▶ **Stored items**
━━━━━━━━
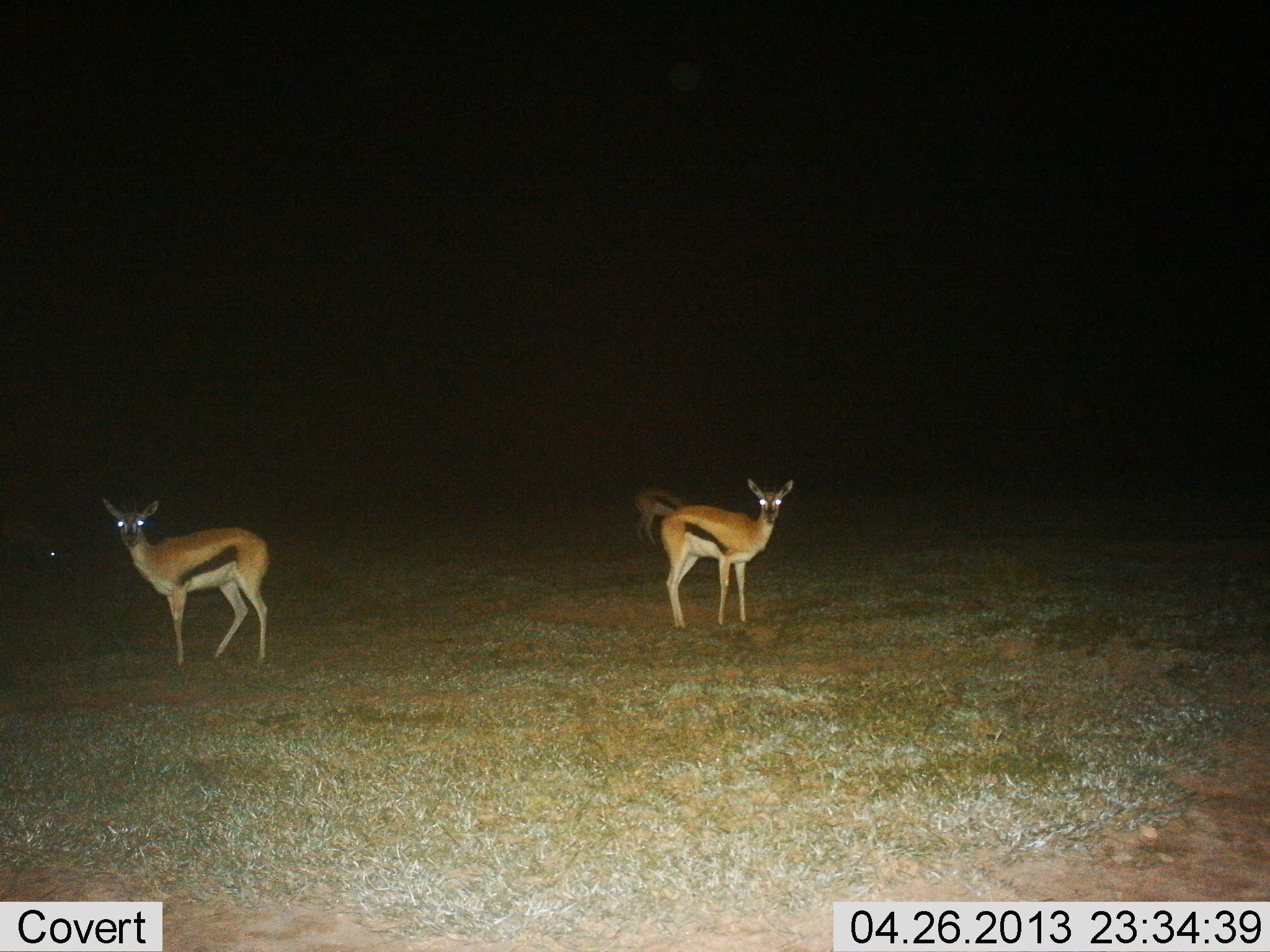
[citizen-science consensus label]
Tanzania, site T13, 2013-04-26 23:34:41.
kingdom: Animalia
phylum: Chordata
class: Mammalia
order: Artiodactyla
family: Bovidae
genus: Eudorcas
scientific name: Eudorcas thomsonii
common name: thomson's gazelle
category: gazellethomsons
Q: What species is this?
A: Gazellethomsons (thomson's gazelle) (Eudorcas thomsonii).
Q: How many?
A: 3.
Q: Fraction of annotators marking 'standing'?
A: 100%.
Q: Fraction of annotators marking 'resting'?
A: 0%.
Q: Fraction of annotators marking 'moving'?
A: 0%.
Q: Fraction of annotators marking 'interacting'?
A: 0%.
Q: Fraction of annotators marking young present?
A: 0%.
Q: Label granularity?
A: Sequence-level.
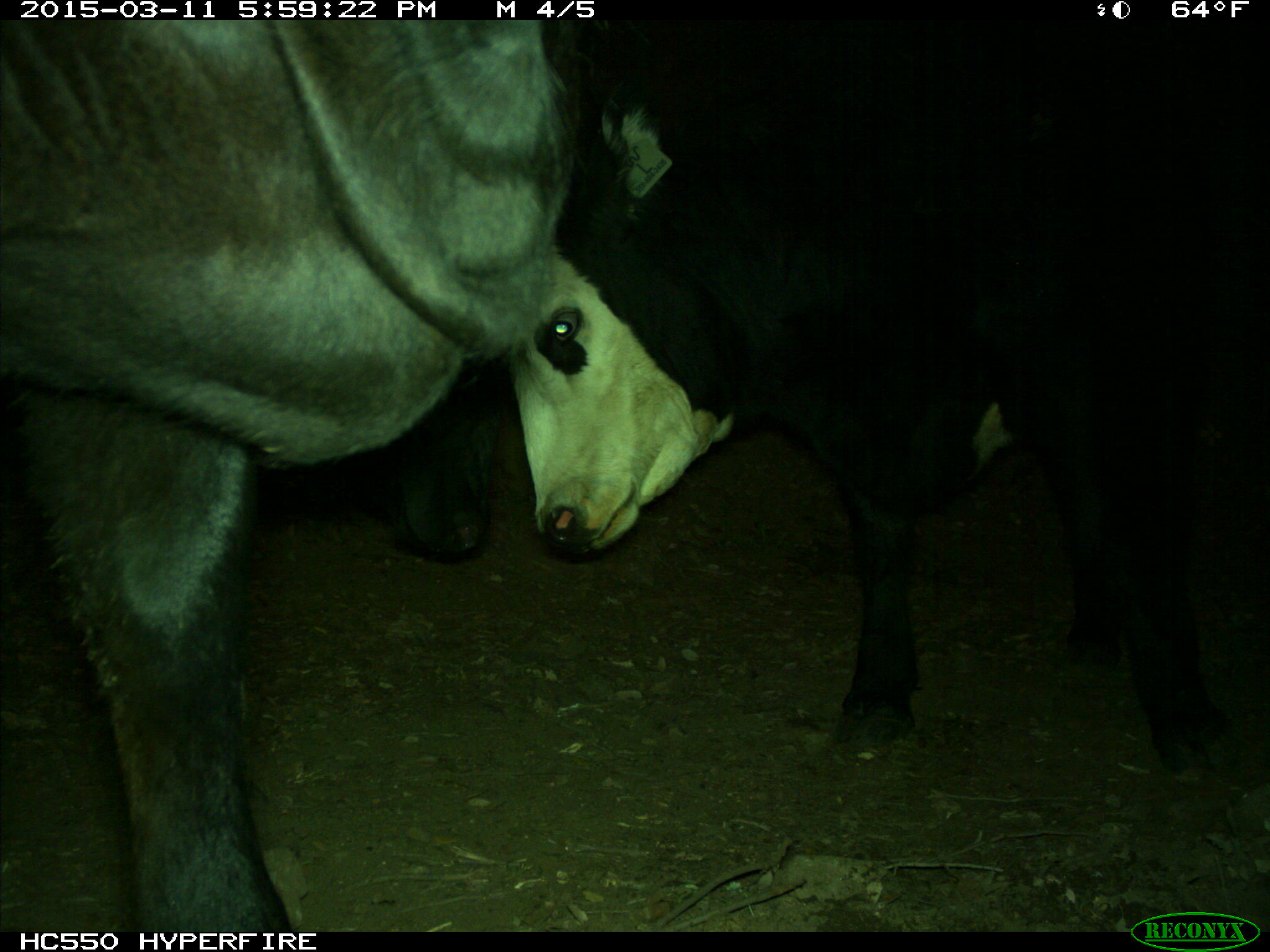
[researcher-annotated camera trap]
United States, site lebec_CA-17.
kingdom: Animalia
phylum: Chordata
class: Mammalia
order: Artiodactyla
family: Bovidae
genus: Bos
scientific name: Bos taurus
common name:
━━━━━━━━
▶ **PROBLEM**
Omit the pictures and write out the lines above from the one with "Q: Fraction of annotators marking young" through the last, unchanged.

▶ **RESULT BELOW**
Q: Fraction of annotators marking young present?
A: 0%.
Q: Label granularity?
A: Sequence-level.
[researcher-annotated camera trap]
United States, site lebec_CA-17.
kingdom: Animalia
phylum: Chordata
class: Mammalia
order: Artiodactyla
family: Bovidae
genus: Bos
scientific name: Bos taurus
common name:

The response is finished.